In the 1998 Catalog Age Benchmark Report on Marketing (see February issue), 69% of the b-to-b catalog participants said they conduct outbound telemarketing. And according to the Direct Marketing Association, telemarketing has been the largest expense category among b-to-b marketers throughout the 1990s, with compound annual growth of 7.2% between ’91 and ’96, and even greater projected compound annual growth between 1997 and 2001 of 8.4%. Having spent $27.2 billion on telemarketing in ’91, b-to-b marketers are expected to spend $57.7 billion on the medium in 2001, the DMA says.
“Telephone selling is growing exponentially in b-to-b,” says consultant Bernie Goldberg. “It’s the logical form of contact for database marketing, which is also exploding among b-to-b marketers.”
In most cases, business catalogers that call their customers to sell products use their outbound programs in concert with catalog mailings or field sales efforts.
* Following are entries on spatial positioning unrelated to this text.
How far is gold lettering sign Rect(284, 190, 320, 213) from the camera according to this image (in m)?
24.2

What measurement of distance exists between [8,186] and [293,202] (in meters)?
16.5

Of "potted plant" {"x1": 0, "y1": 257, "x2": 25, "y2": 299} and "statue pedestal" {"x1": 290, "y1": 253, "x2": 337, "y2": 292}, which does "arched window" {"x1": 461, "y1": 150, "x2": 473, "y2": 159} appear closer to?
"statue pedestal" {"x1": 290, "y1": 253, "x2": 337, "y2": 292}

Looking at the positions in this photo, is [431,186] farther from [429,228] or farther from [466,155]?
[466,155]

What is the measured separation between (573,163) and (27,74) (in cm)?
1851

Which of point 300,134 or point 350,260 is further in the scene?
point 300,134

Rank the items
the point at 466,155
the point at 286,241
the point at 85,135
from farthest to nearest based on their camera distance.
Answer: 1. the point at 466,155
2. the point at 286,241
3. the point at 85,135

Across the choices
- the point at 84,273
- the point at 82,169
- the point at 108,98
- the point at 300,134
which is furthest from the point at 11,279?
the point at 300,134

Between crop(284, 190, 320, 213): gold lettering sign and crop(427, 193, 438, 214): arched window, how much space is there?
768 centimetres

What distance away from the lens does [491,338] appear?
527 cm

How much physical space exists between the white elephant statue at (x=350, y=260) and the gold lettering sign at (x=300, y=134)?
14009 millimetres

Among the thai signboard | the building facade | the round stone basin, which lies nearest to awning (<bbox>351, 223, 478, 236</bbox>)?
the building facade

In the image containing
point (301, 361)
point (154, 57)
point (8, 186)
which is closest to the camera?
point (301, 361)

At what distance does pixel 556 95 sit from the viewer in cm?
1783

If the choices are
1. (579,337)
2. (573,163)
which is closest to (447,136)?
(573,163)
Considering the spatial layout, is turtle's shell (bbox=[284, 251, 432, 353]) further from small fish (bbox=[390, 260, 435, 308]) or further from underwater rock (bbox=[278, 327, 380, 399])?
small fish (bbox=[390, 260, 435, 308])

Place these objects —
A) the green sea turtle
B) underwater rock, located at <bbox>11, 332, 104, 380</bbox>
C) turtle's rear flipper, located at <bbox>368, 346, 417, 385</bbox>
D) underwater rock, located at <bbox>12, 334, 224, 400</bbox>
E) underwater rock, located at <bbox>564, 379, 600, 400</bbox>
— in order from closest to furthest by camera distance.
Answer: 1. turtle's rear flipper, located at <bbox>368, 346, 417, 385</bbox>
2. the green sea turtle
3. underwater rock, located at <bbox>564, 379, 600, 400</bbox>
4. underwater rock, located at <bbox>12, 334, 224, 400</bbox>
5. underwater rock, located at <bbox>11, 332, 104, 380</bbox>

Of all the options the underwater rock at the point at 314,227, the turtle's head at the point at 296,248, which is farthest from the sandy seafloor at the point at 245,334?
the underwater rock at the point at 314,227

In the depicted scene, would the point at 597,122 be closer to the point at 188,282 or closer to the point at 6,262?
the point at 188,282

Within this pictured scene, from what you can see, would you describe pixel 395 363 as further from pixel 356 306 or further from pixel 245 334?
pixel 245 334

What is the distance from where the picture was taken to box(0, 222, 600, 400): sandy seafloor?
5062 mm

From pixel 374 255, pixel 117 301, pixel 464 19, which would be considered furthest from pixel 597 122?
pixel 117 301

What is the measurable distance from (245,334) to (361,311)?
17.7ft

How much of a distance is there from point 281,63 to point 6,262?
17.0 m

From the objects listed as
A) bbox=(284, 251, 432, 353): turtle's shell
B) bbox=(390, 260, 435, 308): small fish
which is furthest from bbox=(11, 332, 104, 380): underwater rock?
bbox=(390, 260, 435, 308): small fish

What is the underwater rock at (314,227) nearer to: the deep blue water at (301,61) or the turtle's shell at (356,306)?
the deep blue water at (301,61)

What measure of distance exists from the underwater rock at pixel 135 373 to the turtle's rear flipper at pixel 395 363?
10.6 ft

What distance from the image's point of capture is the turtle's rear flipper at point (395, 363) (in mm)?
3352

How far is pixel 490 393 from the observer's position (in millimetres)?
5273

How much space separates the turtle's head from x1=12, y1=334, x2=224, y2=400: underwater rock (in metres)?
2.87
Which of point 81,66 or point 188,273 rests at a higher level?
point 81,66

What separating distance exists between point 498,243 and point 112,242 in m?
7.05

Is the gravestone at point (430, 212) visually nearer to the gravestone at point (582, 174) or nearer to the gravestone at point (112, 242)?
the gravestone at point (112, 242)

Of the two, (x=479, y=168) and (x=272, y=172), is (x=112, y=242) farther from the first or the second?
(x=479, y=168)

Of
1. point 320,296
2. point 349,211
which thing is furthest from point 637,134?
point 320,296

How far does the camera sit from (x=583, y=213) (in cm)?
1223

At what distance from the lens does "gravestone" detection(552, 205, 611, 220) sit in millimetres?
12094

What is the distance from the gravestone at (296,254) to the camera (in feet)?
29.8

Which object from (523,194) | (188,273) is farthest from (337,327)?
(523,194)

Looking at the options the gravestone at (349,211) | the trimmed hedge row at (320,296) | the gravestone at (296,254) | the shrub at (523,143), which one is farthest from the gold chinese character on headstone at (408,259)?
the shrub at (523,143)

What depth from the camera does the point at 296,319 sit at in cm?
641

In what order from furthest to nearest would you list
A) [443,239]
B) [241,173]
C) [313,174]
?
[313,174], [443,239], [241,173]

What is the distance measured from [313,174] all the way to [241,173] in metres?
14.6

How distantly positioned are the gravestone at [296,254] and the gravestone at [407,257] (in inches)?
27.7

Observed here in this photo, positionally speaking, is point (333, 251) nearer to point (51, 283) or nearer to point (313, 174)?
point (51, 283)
But catalogers such as $703.7 million computer mailer Insight Direct are using outbound telemarketing to cut catalog mailing costs while increasing response rates.
Over the past two years, Tempe, AZ-based Insight has dramatically increased its outbound efforts by increasing the number of outbound sales phone reps from 374 in December 1996 to 652 by the end of ’97. Over that period, the cataloger’s number of outbound calls increased 93%. Long-term plans call for Insight to add another 200-300 phone sales reps a year, according to spokeswoman Valerie Paxton.
Insight’s outbound telemarketing efforts produced a 54% increase in profits, to $4.3 million for the quarter ended March 31. At the same time, revenue jumped 58% for the quarter, to $206.7 million.
Although he won’t reveal the figure, senior vice president of sales Dino Farfante says Insight’s investment in its outbound program has been “significant.” Insight calls the customers it believes are most likely both to be more responsive and to make larger purchases-typically companies with 100-1,000 employees. “We deal with purchasing and information systems departments, both of which are most receptive to our calls,” Farfante says.
Calls over mailings Whereas Insight previously relied on cold catalog mailings as its primary sales tool, now outbound telemarketers call first to offer products and the catalog, Farfante notes. Subsequent catalog mailings act now more as support mechanisms, while cold prospect mailings have diminished to a very small level that he won’t reveal. Overall, though, Insight mailed only 10.9 million books last year, more than 10% fewer than the 12.2 million books it had mailed in 1996. And “we expect to decrease catalog circulation this year,” says vice president of marketing Chuck Jarrell.
In the past, Insight was spending more on catalog mailings and less on completing the sale via inbound order calls. But now the cataloger is spending less on catalog mailings and more on closing the sales via outbound telemarketing efforts.
Romancing the phone Other business mailers, such as Kingston, MA-based construction publications cataloger R.S. Means, call customers to support their catalog mailings and field sales calls. Outbound phone reps call customers to make new product announcements and to follow up recent orders 30 days after customers receive their merchandise. “We call them to thank them for their order and let them know when a book they’ve just purchased is available on CD-ROM at a special price,” says the cataloger’s direct mail manager, Murray Smith Jr.
Like R.S. Means, not all b-to-b catalogers necessarily yield big sales via outbound telemarketing efforts. But more and more are certainly less hesitant to call customers not only for customer service and after-sale upselling, but for assorted promotional purposes as well. And b-to-b customers are by and large happy to hear from them.